>> Begin Text block

Decompositional Neural Scene Reconstruction with Generative Diffusion Prior¶

Conference: CVPR 2025
arXiv: 2503.14830
Code: Project Page
Area: 3D Vision / Scene Reconstruction
Keywords: Decompositional Scene Reconstruction, Diffusion Prior, SDS Loss, Visibility Guidance, Sparse-View Reconstruction

TL;DR¶

Proposes DP-Recon, which introduces generative diffusion priors (SDS) into decompositional neural scene reconstruction. By dynamically adjusting pixel-wise SDS weights using visibility guidance, it resolves conflicts between reconstruction objectives and generation guidance, achieving complete object geometry and appearance recovery under sparse views.

Background & Motivation¶

Decompositional 3D scene reconstruction aims to separate a scene into individual objects, which is crucial for embodied AI, robotics, and scene editing.
Existing methods (RICO, ObjectSDF++) perform poorly in sparse views and heavily occluded regions, leading to severe degradation in geometry and appearance recovery.

>> End Text block
>> Begin Material provided

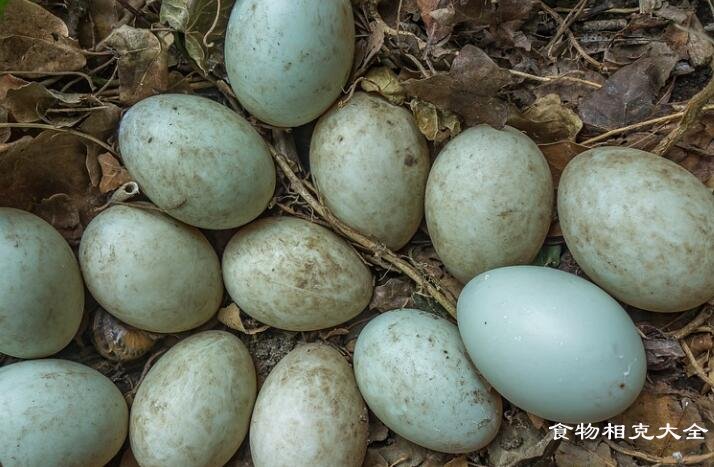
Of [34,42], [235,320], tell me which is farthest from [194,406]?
[34,42]

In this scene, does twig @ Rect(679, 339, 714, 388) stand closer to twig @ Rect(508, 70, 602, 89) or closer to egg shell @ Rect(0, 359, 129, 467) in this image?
twig @ Rect(508, 70, 602, 89)

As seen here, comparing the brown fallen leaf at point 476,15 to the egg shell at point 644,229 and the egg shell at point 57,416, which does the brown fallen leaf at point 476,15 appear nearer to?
the egg shell at point 644,229

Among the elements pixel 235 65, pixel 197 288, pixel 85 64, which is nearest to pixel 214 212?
pixel 197 288

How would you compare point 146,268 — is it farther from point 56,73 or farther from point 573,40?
point 573,40

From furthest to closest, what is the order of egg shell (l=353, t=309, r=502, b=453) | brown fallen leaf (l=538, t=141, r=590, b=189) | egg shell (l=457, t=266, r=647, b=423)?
brown fallen leaf (l=538, t=141, r=590, b=189)
egg shell (l=353, t=309, r=502, b=453)
egg shell (l=457, t=266, r=647, b=423)

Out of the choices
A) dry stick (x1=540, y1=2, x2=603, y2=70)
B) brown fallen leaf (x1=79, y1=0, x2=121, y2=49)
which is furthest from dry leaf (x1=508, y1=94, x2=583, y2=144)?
brown fallen leaf (x1=79, y1=0, x2=121, y2=49)

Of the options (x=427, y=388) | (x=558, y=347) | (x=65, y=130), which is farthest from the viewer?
(x=65, y=130)
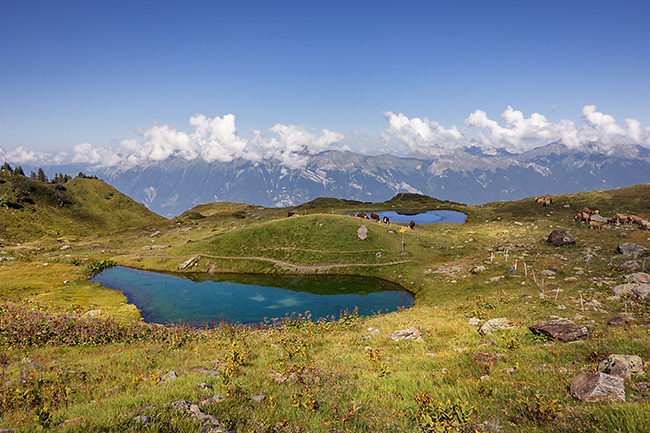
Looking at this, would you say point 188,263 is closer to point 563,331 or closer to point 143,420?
point 143,420

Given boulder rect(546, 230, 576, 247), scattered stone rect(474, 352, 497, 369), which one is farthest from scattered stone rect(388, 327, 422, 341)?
boulder rect(546, 230, 576, 247)

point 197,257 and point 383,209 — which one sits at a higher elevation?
point 383,209

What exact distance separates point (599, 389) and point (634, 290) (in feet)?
92.4

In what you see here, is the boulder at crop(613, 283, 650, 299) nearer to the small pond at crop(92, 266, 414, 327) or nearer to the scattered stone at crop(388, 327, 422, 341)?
the scattered stone at crop(388, 327, 422, 341)

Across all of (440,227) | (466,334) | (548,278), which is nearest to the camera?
(466,334)

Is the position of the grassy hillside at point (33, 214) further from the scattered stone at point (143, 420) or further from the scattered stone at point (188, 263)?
the scattered stone at point (143, 420)

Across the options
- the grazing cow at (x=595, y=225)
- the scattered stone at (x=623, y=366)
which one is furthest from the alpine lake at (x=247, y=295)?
the grazing cow at (x=595, y=225)

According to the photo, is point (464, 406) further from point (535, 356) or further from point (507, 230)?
point (507, 230)

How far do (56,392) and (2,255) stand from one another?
10563cm

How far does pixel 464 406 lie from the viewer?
11.0 metres

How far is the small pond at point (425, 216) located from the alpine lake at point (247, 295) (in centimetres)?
5820

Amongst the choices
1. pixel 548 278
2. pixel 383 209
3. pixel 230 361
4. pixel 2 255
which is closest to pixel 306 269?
pixel 548 278

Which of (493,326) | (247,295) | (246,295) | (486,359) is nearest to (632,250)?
(493,326)

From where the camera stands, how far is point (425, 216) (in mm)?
125438
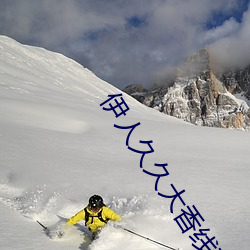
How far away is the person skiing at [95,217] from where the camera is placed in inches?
218

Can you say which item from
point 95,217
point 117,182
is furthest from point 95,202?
point 117,182

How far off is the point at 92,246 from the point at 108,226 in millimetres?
556

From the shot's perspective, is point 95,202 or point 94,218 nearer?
point 95,202

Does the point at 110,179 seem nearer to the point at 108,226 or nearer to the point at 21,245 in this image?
the point at 108,226

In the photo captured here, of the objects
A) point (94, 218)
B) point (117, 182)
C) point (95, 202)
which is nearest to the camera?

>> End Material provided

How would you put this sentence from the DP-Recon summary into Spanish: "Decompositional 3D scene reconstruction aims to separate a scene into individual objects, which is crucial for embodied AI, robotics, and scene editing."?

La reconstrucción descomposicional de escenas 3D tiene como objetivo separar una escena en objetos individuales, lo cual es crucial para la IA corporizada, la robótica y la edición de escenas.